During the taxable year petitioner's income was between $5,000 and $6,000. Petitioner's two children have not attended private school but have lived at home and attended public school since a period beginning five years after the operation of December 10, 1943. Petitioner's purpose in sending the children to boarding school during the year 1946 was to alleviate his wife's pain and suffering in caring for the children by reason of her inability to speak above a whisper and to prevent a recurrence of the cancer which was responsible for the condition of her voice. He also thought it would be good for the children to be away from their mother as much as possible while she was unable to speak to them above a whisper.

Petitioner's wife was employed part of her time in 1946 as a typist and stenographer. On account of the impairment which existed in her voice she found it difficult to hold a position and was only able to do part-time work. At the time of the hearing of this proceeding in 1951, she had recovered the use of her voice and seems to have entirely recovered from her throat cancer.

===Issue===

The question raised by this appeal is whether the taxpayer Samuel Ochs was entitled under Section 213(x) of the Internal Revenue Code to deduct the sum of $1,456.50 paid by him for maintaining his two minor children in day school and boarding school as medical expenses incurred for the benefit of his wife.

===Tax court===

The Tax Court said in its opinion that it had no reason to doubt the good faith and truthfulness of the taxpayer and that his devotion and consideration for his wife were altogether admirable, but it nevertheless held that the expense of sending the children to school was not deductible as a medical expense under the provisions of Section 23(x) and the Treasury Regulations herein referred to.

Petitioner taxpayer sought review of the decision of the lower court, which held that expenses paid by petitioner for maintaining his two minor children in day school and boarding school were non-deductible family expenses within the meaning of 26 U.S.C.S. § 24(a)(1).

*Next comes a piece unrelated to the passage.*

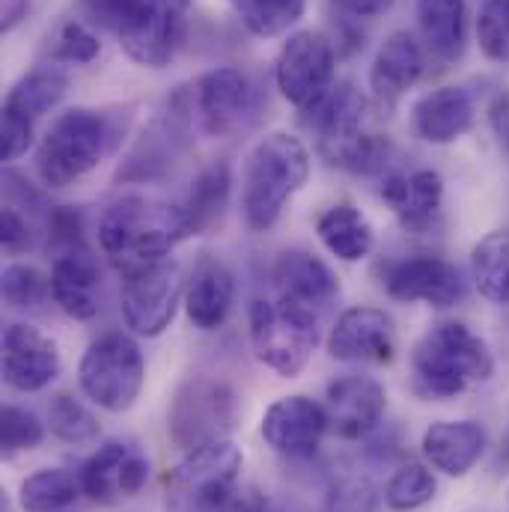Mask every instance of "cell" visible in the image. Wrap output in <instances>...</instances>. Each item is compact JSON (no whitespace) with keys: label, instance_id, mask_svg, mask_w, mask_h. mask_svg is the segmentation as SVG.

Following the lower court's decision that expenses incurred by petitioner taxpayer in sending his children to day and boarding school were non-deductible family expenses pursuant to 26 U.S.C.S. § 24(a)(1), petitioner sought review. Petitioner argued that the purpose in sending the children to boarding school was to alleviate his wife's pain and suffering in caring for the children by reason of her inability to speak above a whisper and to prevent a recurrence of cancer. Petitioner argued that these expenses were therefore medical expenses, entitling him to a deduction.

==Opinion of the court==
The court rejected petitioner's argument and affirmed the decision. The court held that while it had no reason to doubt the good faith and truthfulness of petitioner and his reasons for incurring the expenses, the expenses incurred in sending the children to boarding school were nevertheless not deductible as medical expenses pursuant to the provisions of 26 U.S.C.S. § 23(x). The court held that the expenses were made necessary by the loss of the wife's services and that family expenditures could not be converted into deductible medical expenses.

The court affirmed the decision that held that expenses paid by petitioner taxpayer in connection with sending his children to boarding school were family expenditures and not deductible as medical expenses. The court held that these expenses were non-deductible family expenses because they were incurred as a result of the loss of the wife's services.